Spin Injection and Detection in a Mesoscopic Superconductor at Low Temperatures

TL;DR

This paper provides a theoretical analysis of spin transport in a superconducting wire with ferromagnetic contacts, explaining temperature-independent spin signals at low temperatures through nonequilibrium quasiparticle dynamics.

Contribution

It introduces a set of Boltzmann equations for nonequilibrium quasiparticle distributions and derives an analytical expression for the nonlocal spin signal in superconducting systems.

Findings

Spin signal becomes temperature-independent at low temperatures.

Quasiparticle distribution in ferromagnetic detectors significantly influences the spin signal.

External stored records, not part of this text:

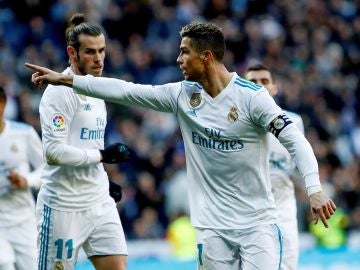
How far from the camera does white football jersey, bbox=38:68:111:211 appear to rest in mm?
7824

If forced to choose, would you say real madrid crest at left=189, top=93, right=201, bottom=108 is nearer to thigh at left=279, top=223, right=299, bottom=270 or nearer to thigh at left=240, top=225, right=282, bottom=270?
thigh at left=240, top=225, right=282, bottom=270

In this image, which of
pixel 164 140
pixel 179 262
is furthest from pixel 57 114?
pixel 164 140

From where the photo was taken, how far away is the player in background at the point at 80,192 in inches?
313

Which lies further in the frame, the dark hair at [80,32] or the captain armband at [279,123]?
the dark hair at [80,32]

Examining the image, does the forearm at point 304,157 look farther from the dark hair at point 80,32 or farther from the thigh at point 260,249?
the dark hair at point 80,32

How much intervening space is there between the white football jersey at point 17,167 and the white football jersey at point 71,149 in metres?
0.98

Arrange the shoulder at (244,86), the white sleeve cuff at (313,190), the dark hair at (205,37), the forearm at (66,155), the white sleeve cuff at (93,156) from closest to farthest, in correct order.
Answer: the white sleeve cuff at (313,190) < the shoulder at (244,86) < the dark hair at (205,37) < the forearm at (66,155) < the white sleeve cuff at (93,156)

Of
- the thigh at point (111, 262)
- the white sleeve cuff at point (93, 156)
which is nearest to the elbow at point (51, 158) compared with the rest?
the white sleeve cuff at point (93, 156)

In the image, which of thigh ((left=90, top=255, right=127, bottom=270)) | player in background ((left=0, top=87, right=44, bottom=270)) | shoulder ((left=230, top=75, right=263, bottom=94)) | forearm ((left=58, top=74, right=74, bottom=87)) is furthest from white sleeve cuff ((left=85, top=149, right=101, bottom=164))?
shoulder ((left=230, top=75, right=263, bottom=94))

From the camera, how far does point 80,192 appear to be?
8.03m

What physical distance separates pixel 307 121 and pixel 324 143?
0.52 m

Theoretical results align with recent experimental observations.

Abstract

We theoretically study nonequilibrium spin transport in a superconducting wire connected by tunnel junctions to two ferromagnetic metal wires, each of which serves as an injector or detector of spin-polarized electron current. We present a set of Boltzmann equations to determine nonequilibrium quasiparticle distributions in this system, and obtain an analytical expression for the nonlocal spin signal in the case of small injection current. It is shown that the quasiparticle distribution in the ferromagnetic metal for detection strongly affects the magnitude of the spin signal. At low temperatures, since nonequilibrium quasiparticles created by the tunneling from the superconductor dominate thermally excited ones, the spin signal becomes independent of temperature. This explains the convergence of the spin signal with decreasing temperature observed in a recent experiment by Poli \textit{et al}.